Elle n’a jamais été à l’école, travaillant aux champs et au foyer et se préparant ainsi, comme tant d’autres fillettes, à un avenir d’épouse et de mère.
Sa propre mère étant morte alors qu’elle était encore très jeune, Tabaamrant vécut en orphelin, et c’est sans doute ce qui exacerba sa sensibilité poétique. Un de ses premiers poèmes, qu’elle a jalousement conservé, avait pour thème cette situation de l’orphelin vulnérable. Dans sa biographie, on reconnaît le schéma presque stéréotypé de toutes les chanteuses dans le domaine berbère, à savoir un amour immodéré pour les chants et la danse dès le plus jeune âge, un mariage précoce ou forcé qui tourne mal, puis la fréquentation des chanteurs itinérants. Voilà qui peut aboutir ou non à une consécration d’artiste, ce qui fut le cas de Fatima Talgwrsht, de Rkia Demsirya ou encore de Fatima Tihihit Mqqurn avant qu’elle n’abandonne le chant et ne retrouve la vie de femme au foyer !
Quant à Fatima Tabaamrant, une fois quitté son village natal, elle renoua avec son amour pour la parole chantée et avec la liberté en accompagnant comme choriste des rways tels que Jamaâ El Hamidi, Saïd Achtouk et Lhadj Mohamed Demsiri, ces deux derniers grands ténors de la chanson amazighe étant décédés en 1989.
Tabaamrant s’est révélée comme artiste poétesse au début des années 1990 lors de joutes poétique (Tandamt) qui l’opposaient au Rays Moulay Mohamed Bélfqih. Il s’agit d’un débat où sont confrontées les opinions de l’homme et de la femme sur un mode satirique, et qui reprend les termes du conflit opposant les deux sexes dans la société. Avec ces joutes, son statut de Rayssa se précisa et elle quitta le rôle de choriste pour tenter sa chance comme chanteuse professionnelle. Avec sa voix moins aiguë que celle des autres chanteuses amazighes mais une parole plus profonde, elle s’est rapidement imposée, relevant le défit de se faire accepter comme rayssa-poétesse, d’autant qu’elle est la première femme à avoir fondé et à présider sa propre troupe, ainsi qu’à chanter ses propres poèmes. Elle recrute elle-même ses instrumentistes, au lieu de dépendre d’un rays comme le veut la coutume.

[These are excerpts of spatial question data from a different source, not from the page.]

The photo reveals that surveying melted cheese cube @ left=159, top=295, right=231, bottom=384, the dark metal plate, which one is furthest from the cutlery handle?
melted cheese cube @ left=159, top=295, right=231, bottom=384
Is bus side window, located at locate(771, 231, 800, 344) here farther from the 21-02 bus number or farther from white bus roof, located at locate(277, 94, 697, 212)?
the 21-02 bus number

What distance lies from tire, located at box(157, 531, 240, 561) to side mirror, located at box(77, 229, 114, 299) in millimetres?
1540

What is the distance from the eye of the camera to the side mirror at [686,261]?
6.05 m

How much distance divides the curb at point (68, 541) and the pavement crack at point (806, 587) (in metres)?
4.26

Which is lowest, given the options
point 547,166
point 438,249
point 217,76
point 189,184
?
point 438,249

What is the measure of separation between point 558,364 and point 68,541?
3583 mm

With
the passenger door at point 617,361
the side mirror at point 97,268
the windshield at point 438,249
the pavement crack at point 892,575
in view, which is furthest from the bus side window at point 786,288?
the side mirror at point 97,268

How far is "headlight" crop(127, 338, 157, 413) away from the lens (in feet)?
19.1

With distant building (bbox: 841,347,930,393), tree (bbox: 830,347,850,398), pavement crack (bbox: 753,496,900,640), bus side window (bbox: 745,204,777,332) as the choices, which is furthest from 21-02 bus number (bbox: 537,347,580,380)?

En effet, en dépit de l’absence de sources anciennes, il n’apparaît pas invraisemblable de postuler que les rways du temps jadis étaient essentiellement des hommes. La vie itinérante que menaient ces artistes s’accommodait probablement mal de présence féminine, le rôle des femmes, pour le chant et la danse, étant tenu par de jeunes garçons à la voix hauts perchée ou par des hommes efféminés. Lorsque les femmes intégrèrent le monde des rways, ce fut donc tout naturellement pour y prendre une place secondaire, celle de choriste ou de danseuse. D’où l’originalité de l’avènement de Tabaamrant, qui fait date !
Rayssa Fatima Tabaamrant aborde dans ses chants et des thèmes variés mais centrés sur des questions d’ordre culturel, social et moral. Elle évoque peu les sujets sentimentaux, ou ceux qui sont « creux », selon elle, et traite plutôt de thème plus réfléchis et constructifs tels que la condition féminine, la revendication des droits culturels amazighes, la critique social et moral, etc.
Elle se veut engagée dans la continuation de la parole amazighe porteuse de sen « awal llma’ana », où la versification est un acte responsable et respectueux de la tradition. À l’instar des anciens rways, elle entend surtout représenter son époque et exprimer son opinion sur ce qui se passe, en mettant l’accent sur un idéal de société selon sa propre perception, qui reste malgré tout attachée à la tradition.
Elle a à son actif un ensemble de cassettes audio et vidéo appréciées aussi bien par les berbères du Sud marocain que par ceux du Centre, du Nord, voire par les berbères d’Algérie. Elle a tourné un film autobiographique intitulé « TIHIYA » dans lequel elle interprète le rôle de la chanteuse. Rayssa Fatima Tabaamrant a également participé à plusieurs rencontres culturelles organisées par des associations ainsi qu’à des tournées à travers toute l’Europe.